Two First Nations withdraw from fight against Site C dam

Monday, July 20, 2015

Alaska Highway News

 
The Athabasca Chipewyan First Nation and Mikisew Cree First Nation quietly dropped their judicial review of the dam on July 16, court records show. The case was to begin in federal court July 20.
 
The two Alberta nations had filed suit against BC Hydro and the federal government over approval of the $8.8-billion dam on the Peace River.

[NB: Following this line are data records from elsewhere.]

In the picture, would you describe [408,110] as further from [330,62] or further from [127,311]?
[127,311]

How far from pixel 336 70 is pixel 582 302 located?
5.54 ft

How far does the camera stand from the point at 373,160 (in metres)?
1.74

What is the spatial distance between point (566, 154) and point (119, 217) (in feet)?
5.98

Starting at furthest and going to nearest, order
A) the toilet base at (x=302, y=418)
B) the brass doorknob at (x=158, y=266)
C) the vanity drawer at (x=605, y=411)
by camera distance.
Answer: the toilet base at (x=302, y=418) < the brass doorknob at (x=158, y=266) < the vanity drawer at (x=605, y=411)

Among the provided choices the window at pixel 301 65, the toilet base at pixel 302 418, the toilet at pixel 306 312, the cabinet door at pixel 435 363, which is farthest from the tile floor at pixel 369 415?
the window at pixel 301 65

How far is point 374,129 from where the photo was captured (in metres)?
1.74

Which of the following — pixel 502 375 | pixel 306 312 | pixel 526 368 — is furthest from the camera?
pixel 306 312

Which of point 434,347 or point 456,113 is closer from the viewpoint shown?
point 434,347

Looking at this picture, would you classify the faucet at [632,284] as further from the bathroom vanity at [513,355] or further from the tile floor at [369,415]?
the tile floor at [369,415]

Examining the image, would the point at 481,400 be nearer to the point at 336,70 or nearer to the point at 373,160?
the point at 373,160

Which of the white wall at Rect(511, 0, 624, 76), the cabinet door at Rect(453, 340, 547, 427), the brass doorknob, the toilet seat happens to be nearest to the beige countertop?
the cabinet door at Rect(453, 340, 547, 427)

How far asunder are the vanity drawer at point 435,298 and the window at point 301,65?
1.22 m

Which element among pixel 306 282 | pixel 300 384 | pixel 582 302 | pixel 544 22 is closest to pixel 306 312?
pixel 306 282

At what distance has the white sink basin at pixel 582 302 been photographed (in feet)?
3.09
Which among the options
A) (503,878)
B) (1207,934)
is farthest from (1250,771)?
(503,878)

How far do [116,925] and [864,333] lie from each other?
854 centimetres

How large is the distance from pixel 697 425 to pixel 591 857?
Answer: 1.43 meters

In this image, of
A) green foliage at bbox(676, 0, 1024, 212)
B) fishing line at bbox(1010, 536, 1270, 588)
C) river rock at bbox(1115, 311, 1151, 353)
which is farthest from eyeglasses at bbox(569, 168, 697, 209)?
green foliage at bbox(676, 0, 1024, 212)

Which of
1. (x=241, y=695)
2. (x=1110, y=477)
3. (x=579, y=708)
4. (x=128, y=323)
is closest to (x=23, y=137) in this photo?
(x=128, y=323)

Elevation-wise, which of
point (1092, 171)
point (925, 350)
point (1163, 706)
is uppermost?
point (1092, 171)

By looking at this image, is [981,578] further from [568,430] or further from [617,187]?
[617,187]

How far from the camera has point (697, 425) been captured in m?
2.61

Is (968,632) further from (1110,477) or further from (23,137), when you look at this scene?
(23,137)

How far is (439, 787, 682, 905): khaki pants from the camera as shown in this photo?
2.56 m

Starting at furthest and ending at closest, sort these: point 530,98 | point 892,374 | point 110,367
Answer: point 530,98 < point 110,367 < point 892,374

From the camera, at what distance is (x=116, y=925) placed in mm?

The bands argued an environmental review of the project did not consider downstream impacts on the Peace Athabasca delta, part of their traditional land.
 
The two nations, signatories to Treaty 8, said the delta has been devastated by drastically lowered water levels since the construction of the WAC Bennett dam in the 1960s.
 
The delta, declared a world heritage site in 1983, is home to a number of threatened wildlife species, and includes lands traditionally used by the nations for hunting and fishing.
 
Calls to the two bands, and their lawyer, have not yet been returned.
 
When the two nations filed suit in November 2014, Athabasca Chief Allan Adam said very little consideration has been given to studying the impacts of hydroelectric development on the Peace River.
 
BC Hydro completed the Peace Canyon Dam in 1980, and has said it hopes to break ground this July on the first phase of construction work on Site C, seven kilometres southwest of Fort St. John
 
“When they built the Bennett dam, no one thought about how the delta might be affected,” he said. “No one thought about how First Nations might be affected. Once the dam was built, it was too late to address our concerns. We are worried that history is repeating with Site C."
 
This is the second First Nations legal challenge against the dam to be dropped this month.
 
Earlier this month, the McLeod Lake Indian Band withdrew from a BC Supreme Court challenge against the dam. The band had joined with the Prophet River and West Moberly First Nations seeking to overturn provincial approval for the dam, but dropped out July 2, little more than a month after hearings in that case wrapped up in May.
 
A notice from the band at the time did not reveal why it left the lawsuit, only saying it had agreed with BC Hydro to withdraw its claims.
 
Justice Robert Sewell has not yet rendered his decision in that case.
 
Sewell did, however, dismiss a similar lawsuit July 3 made by the Peace Valley Landowner Association who argued the province ignored critical economic recommendations made by a federal-provincial review panel in approving the dam.
 
The landowners group will begin a separate federal challenge of the dam in court on Tuesday in Vancouver.
 
The Prophet River, West Moberly, and Doig River First Nations will also begin a federal challenge of the dam July 21 on the dam's impact on treaty rights. McLeod Lake also departed from that lawsuit.